I have a server with a btrfs filesystem on it that I remotely access on
several systems via an sshfs mount. For the most part this works
perfectly, but I just discovered that moving files between subvolumes on
that mount fails with a confusing "Operation not permitted" error.
After doing some digging, it turns out it's not actually a permissions
error. If I do the same operation locally on the server, it succeeds,
but an strace of the mv reveals that the rename() syscall returns EXDEV.
The mv util takes this as a sign to fall back on the copy-and-delete
routine, so the move succeeds. Unfortunately, it seems that somewhere in
sshfs, sftp, or fuse, the EXDEV is getting turned into a generic
failure, which mv apparently interprets as "permission denied".
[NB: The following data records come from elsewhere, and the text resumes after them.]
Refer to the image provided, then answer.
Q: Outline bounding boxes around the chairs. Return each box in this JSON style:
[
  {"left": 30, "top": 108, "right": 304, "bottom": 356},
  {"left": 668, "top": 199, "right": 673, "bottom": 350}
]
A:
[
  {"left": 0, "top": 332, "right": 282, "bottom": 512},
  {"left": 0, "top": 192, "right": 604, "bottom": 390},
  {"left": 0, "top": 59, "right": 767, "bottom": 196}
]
So my question for the btrfs devs: is rename()-ing across subvolumes
not feasible, or is this simply a case of no one has implemented that
yet?
Direct rename (using rename(2)) isn't possible across subvols,
which is what the EXDEV result indicates. The solution is exactly what
mv does, which is reflink-and-delete (which is cheaper than
copy-and-delete, because no data is moved). In theory, you probably
could implement rename across subvolumes in the FS, but it would just
be moving the exact same operations from userspace to kernel space.
Doing so though would have the advantage that it theoretically could be
made (almost) atomic like a normal rename is, whereas the fallback in mv
is absolutely not atomic.
I think that the solution here is for the sshfs stack to be fixed
so that it passes the EXDEV up to the mv command properly, and passes
the subsequent server-side copy (reflink) back down correctly.
This would be wonderful in theory, but it can't pass down the reflink,
because the SFTP protocol (which is what sshfs uses) doesn't even have
the concept of reflinks, so implementing this completely would require a
revision to the SFTP protocol, which I don't see as likely to happen.